At best, it's an engineering work around for analog radio.

At
worst, HD gives false hope that listeners will actually float radio
owners by buying the expensive equipment to receive a digital signal
with precious little content attached.

This is nuts.

Steve
Jobs wouldn't expect his customers to buy an iPod without offering a
vast music library to make the device a worthy investment.

By
the way, a competitor of Apple, Spiral Frog, just launched its run at
iTunes that must be directly out of the pages of the HD playbook:
Spiral Frog's music is free, but you can't share it. You have to wait
90 seconds for the first download. Have to sign-up and re-sign up
monthly. It only works on Windows. Can't be heard on an iPod and, oh,
did I mention that only one of the big four labels is contributing
music to that pig -- I mean frog.

Another pig you can't put lipstick on is consolidation, but I don't want to squeal too much about that here.

HD on QVC.

Can you imagine how pissed buyers are going to be.

I'm going to turn QVC on and have a few laughs.  (If I'm a lawyer, I'm recording it).

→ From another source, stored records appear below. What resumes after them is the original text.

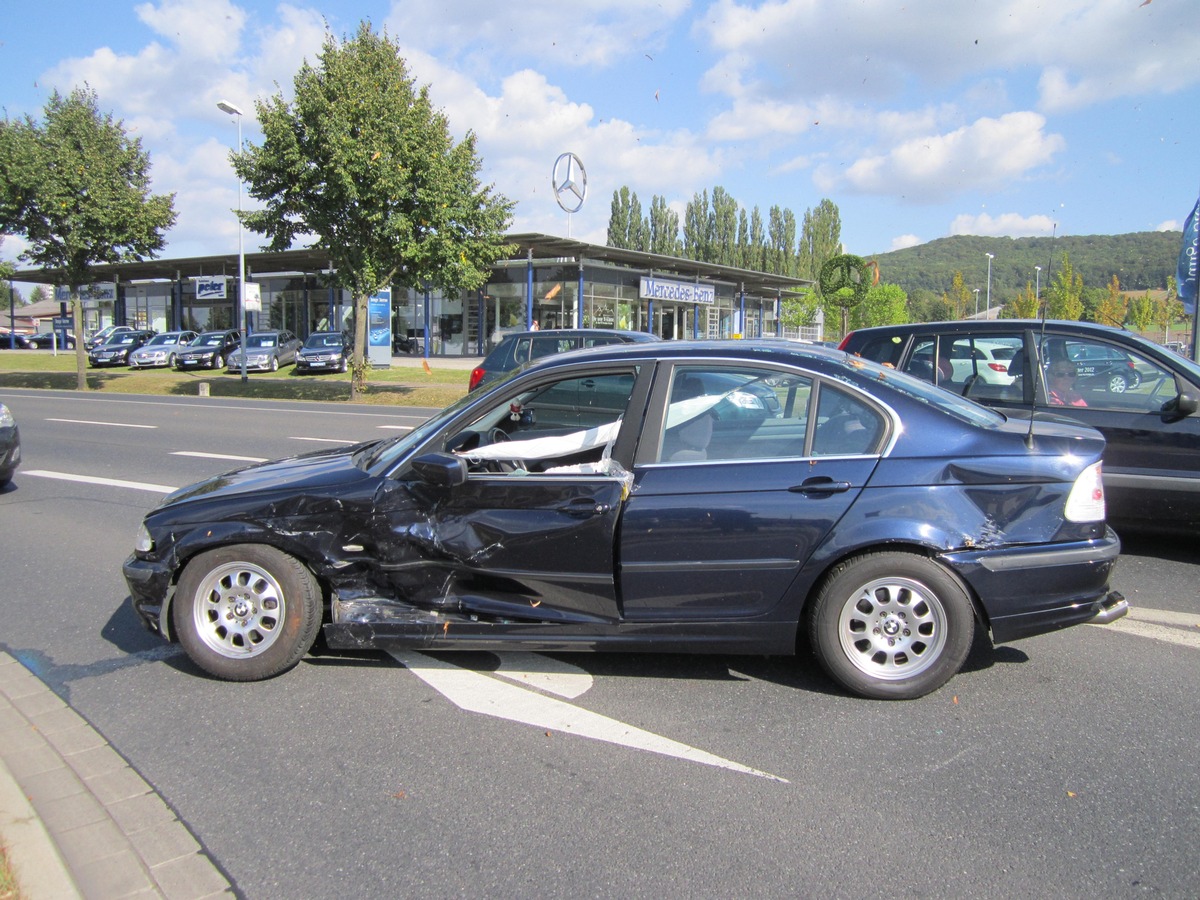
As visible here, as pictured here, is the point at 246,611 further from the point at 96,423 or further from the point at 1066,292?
the point at 1066,292

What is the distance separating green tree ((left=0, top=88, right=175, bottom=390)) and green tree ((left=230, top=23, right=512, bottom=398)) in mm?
5114

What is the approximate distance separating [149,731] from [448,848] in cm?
174

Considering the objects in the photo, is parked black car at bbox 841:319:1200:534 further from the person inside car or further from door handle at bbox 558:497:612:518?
door handle at bbox 558:497:612:518

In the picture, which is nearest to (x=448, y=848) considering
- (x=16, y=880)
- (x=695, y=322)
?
(x=16, y=880)

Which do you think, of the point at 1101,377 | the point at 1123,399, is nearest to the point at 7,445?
the point at 1101,377

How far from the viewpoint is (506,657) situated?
457cm

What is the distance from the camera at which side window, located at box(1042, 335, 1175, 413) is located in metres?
6.02

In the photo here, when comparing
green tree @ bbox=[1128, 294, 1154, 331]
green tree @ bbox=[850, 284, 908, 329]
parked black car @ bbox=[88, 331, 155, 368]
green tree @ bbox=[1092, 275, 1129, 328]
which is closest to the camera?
green tree @ bbox=[1092, 275, 1129, 328]

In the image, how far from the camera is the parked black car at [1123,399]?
19.1 feet

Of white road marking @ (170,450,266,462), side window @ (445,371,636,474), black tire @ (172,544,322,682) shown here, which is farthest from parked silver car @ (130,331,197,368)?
black tire @ (172,544,322,682)

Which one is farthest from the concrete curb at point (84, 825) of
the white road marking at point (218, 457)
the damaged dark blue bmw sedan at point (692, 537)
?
the white road marking at point (218, 457)

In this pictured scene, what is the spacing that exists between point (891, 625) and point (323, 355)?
32.4 m

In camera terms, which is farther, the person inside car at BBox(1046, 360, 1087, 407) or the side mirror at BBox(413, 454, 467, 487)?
the person inside car at BBox(1046, 360, 1087, 407)

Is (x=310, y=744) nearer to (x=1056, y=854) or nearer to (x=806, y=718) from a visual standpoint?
(x=806, y=718)
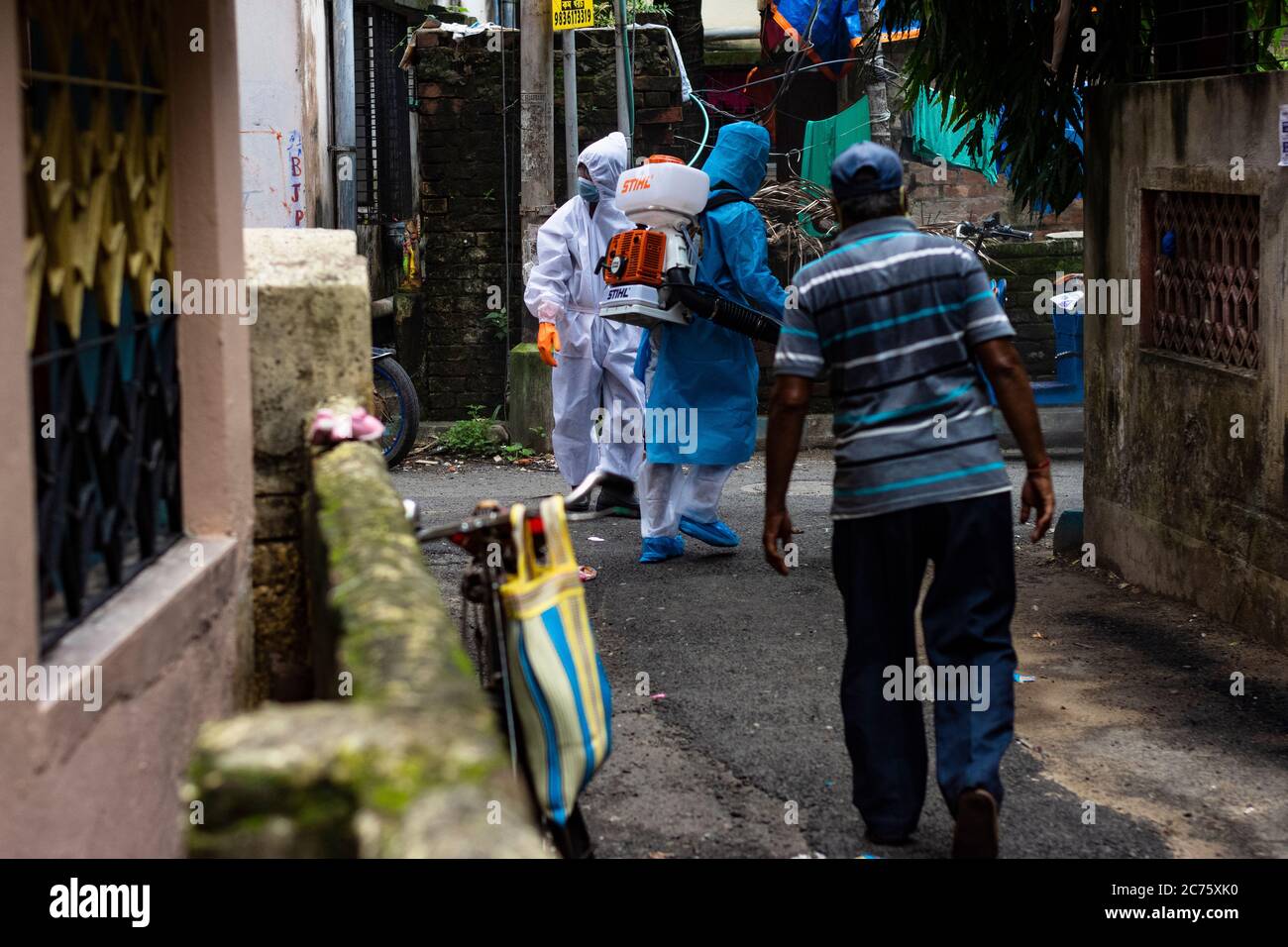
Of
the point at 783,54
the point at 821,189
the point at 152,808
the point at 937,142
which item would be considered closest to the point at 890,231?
the point at 152,808

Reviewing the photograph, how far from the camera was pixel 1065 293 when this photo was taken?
11281mm

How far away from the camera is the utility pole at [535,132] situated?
35.5 ft

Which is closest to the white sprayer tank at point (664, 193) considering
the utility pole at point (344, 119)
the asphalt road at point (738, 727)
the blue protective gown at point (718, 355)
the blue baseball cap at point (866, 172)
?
the blue protective gown at point (718, 355)

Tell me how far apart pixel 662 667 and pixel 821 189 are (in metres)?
7.18

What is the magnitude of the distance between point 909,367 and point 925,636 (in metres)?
0.70

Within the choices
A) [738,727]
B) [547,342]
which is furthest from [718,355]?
[738,727]

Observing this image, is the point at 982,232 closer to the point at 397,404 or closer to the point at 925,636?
the point at 397,404

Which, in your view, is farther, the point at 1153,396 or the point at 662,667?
the point at 1153,396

But it's really not a laughing matter.

It's
painful to see a once proud industry acting like it's selling snake
oil. That's my opinion. Others have different points of view.

If
I'm running a terrestrial radio company right now, I'm hiring the best
and brightest programmers (even if I have to get them out of retirement
or steal them from unappreciative consolidators) and I'm telling them
they have carte blanche to program to the available Gen X and baby
boomer audience. Not Gen Y!

I'm then investing heavily in
Internet streaming and technologies and hiring the youngest, smartest
and most skateboard proficient young people to help me build
programming for where the next generation lives.

Wait.

I've just described CBS.

I
don't know where CBS Radio President Dan Mason stands on HD today -- he
was a big booster before he took his present job. May still be. But
he's sure performing like a Renaissance man now and HD has nothing to
do with the current CBS turnaround.

This is my way of saying to my radio brethren -- it's time to move on -- beyond HD radio.